Arshia Hemmat,Adam Davies,Tom A. Lamb,Jianhao Yuan,Philip Torr,Ashkan Khakzar,Francesco Pinto
2024-11-10
Abstract:Despite the importance of shape perception in human vision, early neural image classifiers relied less on shape information for object recognition than other (often spurious) features. While recent research suggests that current large Vision-Language Models (VLMs) exhibit more reliance on shape, we find them to still be seriously limited in this regard. To quantify such limitations, we introduce IllusionBench, a dataset that challenges current cutting-edge VLMs to decipher shape information when the shape is represented by an arrangement of visual elements in a scene. Our extensive evaluations reveal that, while these shapes are easily detectable by human annotators, current VLMs struggle to recognize them, indicating important avenues for future work in developing more robust visual perception systems. The full dataset and codebase are available at: \url{<a class="link-external link-https" href="https://arshiahemmat.github.io/illusionbench/" rel="external noopener nofollow">this https URL</a>}
Computer Vision and Pattern Recognition
What problem does this paper attempt to address?

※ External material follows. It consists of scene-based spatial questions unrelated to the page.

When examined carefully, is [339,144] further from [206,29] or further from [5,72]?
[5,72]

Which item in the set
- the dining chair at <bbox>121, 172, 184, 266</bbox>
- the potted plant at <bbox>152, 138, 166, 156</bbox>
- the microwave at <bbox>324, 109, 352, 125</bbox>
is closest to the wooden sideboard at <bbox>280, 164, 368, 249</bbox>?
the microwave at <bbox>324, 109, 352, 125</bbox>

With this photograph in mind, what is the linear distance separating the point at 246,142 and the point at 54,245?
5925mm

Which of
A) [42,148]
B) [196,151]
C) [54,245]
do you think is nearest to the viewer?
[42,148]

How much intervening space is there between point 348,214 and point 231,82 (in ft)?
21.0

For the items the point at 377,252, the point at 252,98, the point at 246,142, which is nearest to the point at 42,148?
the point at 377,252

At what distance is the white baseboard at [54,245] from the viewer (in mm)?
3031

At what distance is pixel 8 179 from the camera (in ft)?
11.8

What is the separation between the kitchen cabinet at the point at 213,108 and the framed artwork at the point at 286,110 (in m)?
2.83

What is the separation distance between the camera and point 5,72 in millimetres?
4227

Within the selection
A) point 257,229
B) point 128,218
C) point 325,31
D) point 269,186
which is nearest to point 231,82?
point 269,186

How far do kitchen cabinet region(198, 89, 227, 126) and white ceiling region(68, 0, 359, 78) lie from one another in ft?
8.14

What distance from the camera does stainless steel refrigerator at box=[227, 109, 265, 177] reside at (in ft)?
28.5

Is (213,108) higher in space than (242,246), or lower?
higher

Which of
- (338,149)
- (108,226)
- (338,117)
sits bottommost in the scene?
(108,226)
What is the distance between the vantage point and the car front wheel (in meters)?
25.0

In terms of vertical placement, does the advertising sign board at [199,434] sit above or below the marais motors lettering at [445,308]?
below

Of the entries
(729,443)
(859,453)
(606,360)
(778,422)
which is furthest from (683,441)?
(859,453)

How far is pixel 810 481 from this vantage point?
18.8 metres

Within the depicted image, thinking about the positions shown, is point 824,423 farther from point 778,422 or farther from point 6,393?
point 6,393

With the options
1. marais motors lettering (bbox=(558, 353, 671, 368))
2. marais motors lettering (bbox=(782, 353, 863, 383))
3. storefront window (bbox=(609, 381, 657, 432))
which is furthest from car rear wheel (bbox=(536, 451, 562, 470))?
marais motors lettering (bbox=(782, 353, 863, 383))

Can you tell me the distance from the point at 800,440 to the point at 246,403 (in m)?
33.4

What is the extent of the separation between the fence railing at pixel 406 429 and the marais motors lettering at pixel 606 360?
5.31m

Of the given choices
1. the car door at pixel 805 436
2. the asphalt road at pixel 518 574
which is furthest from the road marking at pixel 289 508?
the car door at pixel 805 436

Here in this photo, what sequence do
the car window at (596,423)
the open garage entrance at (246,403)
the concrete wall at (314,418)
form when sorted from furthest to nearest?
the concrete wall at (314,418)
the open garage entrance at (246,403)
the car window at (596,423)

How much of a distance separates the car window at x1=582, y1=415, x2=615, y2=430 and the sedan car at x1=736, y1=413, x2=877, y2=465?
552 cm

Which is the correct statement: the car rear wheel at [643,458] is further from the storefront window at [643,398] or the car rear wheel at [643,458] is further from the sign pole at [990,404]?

The problem that this paper attempts to solve is the deficiency in shape recognition ability of current vision - language models (VLMs). Although shape perception is crucial for the human visual system, early deep image classifiers relied more on other features such as texture rather than shape information for object recognition. Recent research shows that although current large - scale VLMs have improved in shape recognition, there are still significant limitations. Specifically, the paper points out the following key issues: 1. **Limitations of existing datasets**: Previous datasets used to evaluate shape recognition (such as Cue Conflict and Stylized - ImageNet) have some problems, for example, lack of coherent, natural visual scenes, loss of shape information, and poor quality of style transfer. 2. **Limited shape recognition ability of VLMs**: Even in the latest large - scale VLMs, they are still difficult to accurately recognize abstract shapes composed of visual elements, especially in complex natural scenes. This indicates that there is still much room for improvement in these models when dealing with shape information. To solve these problems, the author introduced a new benchmark dataset - IllusionBench. This dataset represents shape information by generating natural - scene images containing visually - element - complex arrangements and evaluates the ability of VLMs to recognize shapes in this case. The experimental results show that although human annotators can easily recognize these shapes, most VLMs perform poorly in recognizing these shapes, showing their deficiency in shape perception. ### Summary This paper aims to reveal and quantify the limitations of current VLMs in shape recognition by introducing new datasets and evaluation methods, thus providing directions for the development of more powerful visual perception systems in the future.